**DOCUMENT EXCERPT**
···

Incarceration and community re-entry are stressful, and being attentive to women’s needs associated with their families, relationships, and social networks is critical to success. Given that women’s patterns of substance use, periods of abstinence, and occurrences of relapse are closely tied to their intimate partner relationships, it is also important that corrections-based treatment provides an emphasis on social relationships and connectedness following release. In addition to programs during custody, there is a need for community re-entry planning and “warm-handoff” to community-based services for all women following release, but particularly important for women returning to rural communities with limited service availability.
We recognize that this review is limited to US studies with justice-involved women, which may limit generalizability of findings to women with SUD incarcerated in other countries. While beyond the scope of work for this review, attention to variations in criminal justice systems and the nature of SUD programming in other countries should be considered in future research. This review has important implications for US correctional policies to continue to support and expand evidence-based practices along the cascade of care continuum. Attrition can occur during each phase from engagement to retention, and it is vital that correctional contexts support successful progression through each phase to support positive recovery outcomes. With an increase in treatment availability and access, there should also be a focus among correctional and community treatment leadership on stigma reduction when women re-enter the community including education, referrals to an array of service providers, and family-supportive services and resources.

···

**INFORMATION PROVIDED**

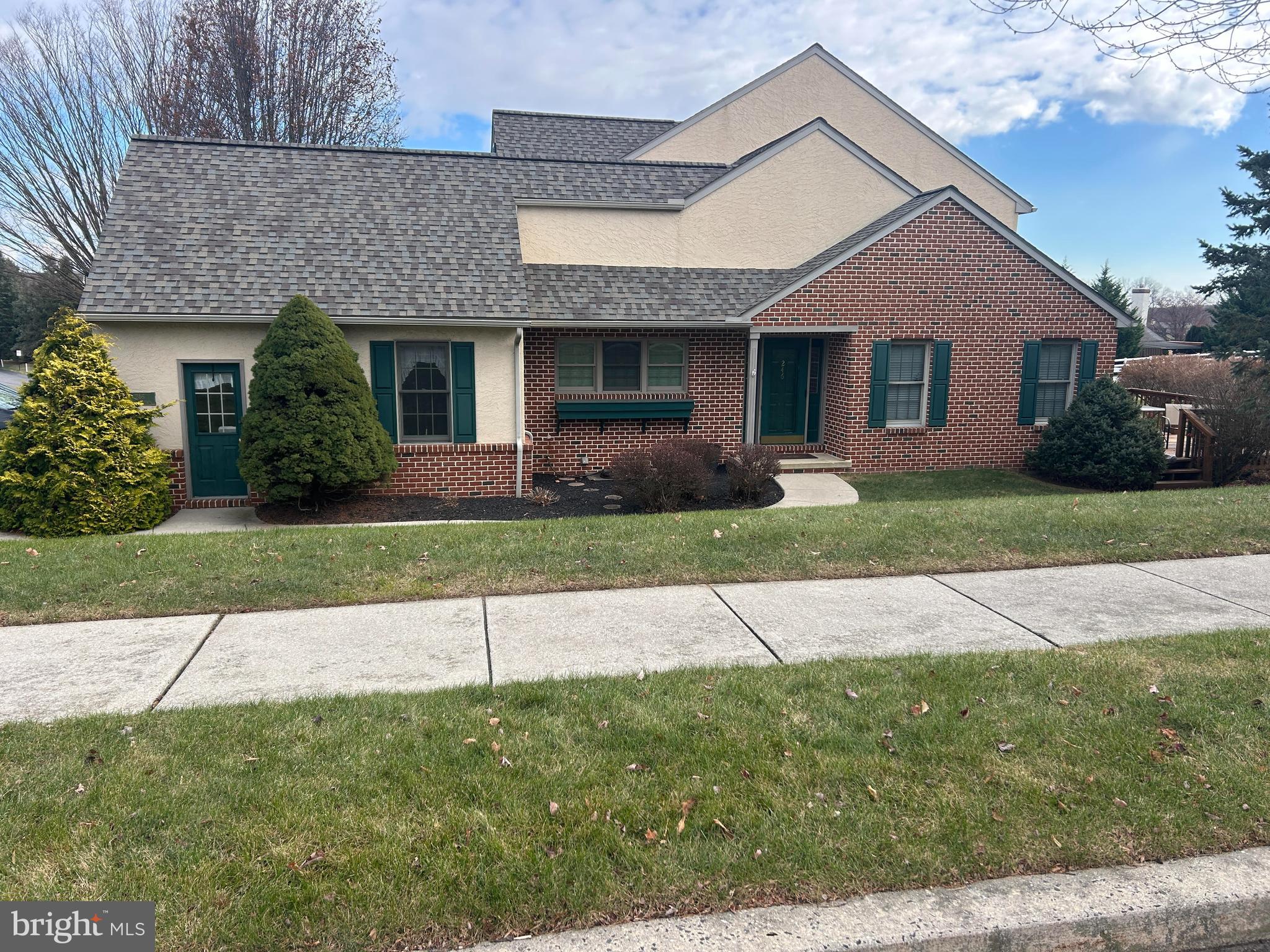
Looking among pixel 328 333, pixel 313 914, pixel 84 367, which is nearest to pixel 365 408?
pixel 328 333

···

**THINGS TO DO**
**1.** Answer these from the passage on women's substance use treatment in corrections:
(a) What are women's patterns of substance use, abstinence, and relapse closely tied to?
(b) Studies from which country does the review cover?
(c) Besides treatment availability and access, what should correctional and community treatment leadership focus on when women re-enter the community?
**2.** Go on with the passage on women's substance use treatment in corrections, starting after its last sentence.

**RESULTS OF THE TASKS**
**1.**
(a) Their intimate partner relationships.
(b) The US.
(c) Stigma reduction.

**2.**
There are also implications for expanding corrections-based MOUD treatment for women. Studies have shown benefits of MOUD initiation during custody including significant (85%) reductions in drug-related overdose in the month after prison release and reductions in recidivism. However, MOUD remains widely underutilized in correction settings, particularly for women. Implications for research include increasing our understanding of MOUD use among women, advancing research on medications to treat other SUDs, short and long-term MOUD outcomes in custody and during community transition, and necessary wraparound services to increase the likelihood of MOUD retention.
Other implications of this review include the need for expanded access to supportive recovery resources during community re-entry to prevent relapse and overdose. Relapse after incarceration-induced abstinence is associated with an exponential increase in overdose fatality. Because women with SUD experience unique structural and social vulnerabilities that impact both relapse and overdose risk (eg, drug-involved romantic relationships, interpersonal violence, lifetime adverse experiences, poor mental health, parenting-related stress, and unequal gendered power dynamics) interventions that address these types of underlying factors are critical in having a long-term, sustainable impact on successful recovery among women.